Mais il n’y a pas que des cannabinoïdes dans le chanvre. Les terpènes, véritables bijoux de la nature, sont si importants que personne ne veut s’en passer. Raison de plus de ne pas avoir la main lourde sur le thermostat, puisque leur température d’ébullition est assez basse.
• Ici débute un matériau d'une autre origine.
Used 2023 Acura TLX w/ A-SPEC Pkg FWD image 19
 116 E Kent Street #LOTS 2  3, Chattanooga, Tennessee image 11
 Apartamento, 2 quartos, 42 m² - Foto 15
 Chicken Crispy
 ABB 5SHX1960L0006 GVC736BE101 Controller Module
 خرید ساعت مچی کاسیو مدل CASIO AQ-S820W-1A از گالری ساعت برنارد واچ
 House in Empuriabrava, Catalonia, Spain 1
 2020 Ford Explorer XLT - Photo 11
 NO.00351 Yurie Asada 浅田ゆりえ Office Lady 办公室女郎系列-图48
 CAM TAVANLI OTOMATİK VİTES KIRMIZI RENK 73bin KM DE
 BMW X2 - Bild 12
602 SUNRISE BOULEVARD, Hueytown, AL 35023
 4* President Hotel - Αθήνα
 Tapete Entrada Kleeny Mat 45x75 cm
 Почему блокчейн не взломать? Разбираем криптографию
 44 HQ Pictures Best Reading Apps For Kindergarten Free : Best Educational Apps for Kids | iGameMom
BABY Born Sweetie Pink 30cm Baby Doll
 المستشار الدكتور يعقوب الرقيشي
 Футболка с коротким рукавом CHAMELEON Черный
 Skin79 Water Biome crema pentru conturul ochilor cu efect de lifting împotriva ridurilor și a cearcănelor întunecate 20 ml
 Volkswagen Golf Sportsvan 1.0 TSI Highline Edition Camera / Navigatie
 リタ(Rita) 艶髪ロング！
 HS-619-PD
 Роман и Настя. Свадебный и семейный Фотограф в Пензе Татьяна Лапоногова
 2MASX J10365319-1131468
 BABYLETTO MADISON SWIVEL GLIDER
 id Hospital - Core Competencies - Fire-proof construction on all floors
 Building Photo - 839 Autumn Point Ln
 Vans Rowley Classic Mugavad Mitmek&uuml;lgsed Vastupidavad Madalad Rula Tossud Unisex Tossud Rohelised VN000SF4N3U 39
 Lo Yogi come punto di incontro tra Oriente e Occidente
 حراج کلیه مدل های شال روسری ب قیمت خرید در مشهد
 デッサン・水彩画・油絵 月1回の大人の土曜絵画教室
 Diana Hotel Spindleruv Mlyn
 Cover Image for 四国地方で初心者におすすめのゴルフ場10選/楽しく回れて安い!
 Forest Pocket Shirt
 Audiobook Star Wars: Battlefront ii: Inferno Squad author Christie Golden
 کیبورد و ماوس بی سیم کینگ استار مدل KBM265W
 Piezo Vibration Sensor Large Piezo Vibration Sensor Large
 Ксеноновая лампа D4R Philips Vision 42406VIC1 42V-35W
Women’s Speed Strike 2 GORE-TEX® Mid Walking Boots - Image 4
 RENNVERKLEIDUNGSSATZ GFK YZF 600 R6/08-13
Au-dessus de 150 °C, ils se vaporiseront et le consommateur pourra dire adieu à l’effet d’entourage, pour qui ces molécules aromatiques sont fondamentales.
Pour résumer cette étude, si vous voulez décarboxyler votre sachet de CBD, il s’agit de rester à une température raisonnable afin que les cannabinoïdes présents ne soient pas détériorés (aux alentours de 120/130 °C), de le priver d’oxygène et d’y aller par petites quantités. Puis il suffit de se reporter au graphique afin de savoir combien de temps il faut pour convertir, de façon optimale, le CBD-A en CBD. Il sera ensuite temps de vous lancer dans de la vraie cuisine, pourquoi pas avec l’une des recettes que nous vous proposons à la fin du n° 6 de CBD Magazine.
CLÉS EN MAIN
Il existe des ustensiles de cuisine qui rendent plus simples les différentes étapes pour concocter des recettes aux cannabinoïdes. Entre autres, le « Decarb bundle », de la marque Magical Butter, un kit composé d’une boîte hermétique équipée d’un thermomètre, et d’un mélangeur à immersion.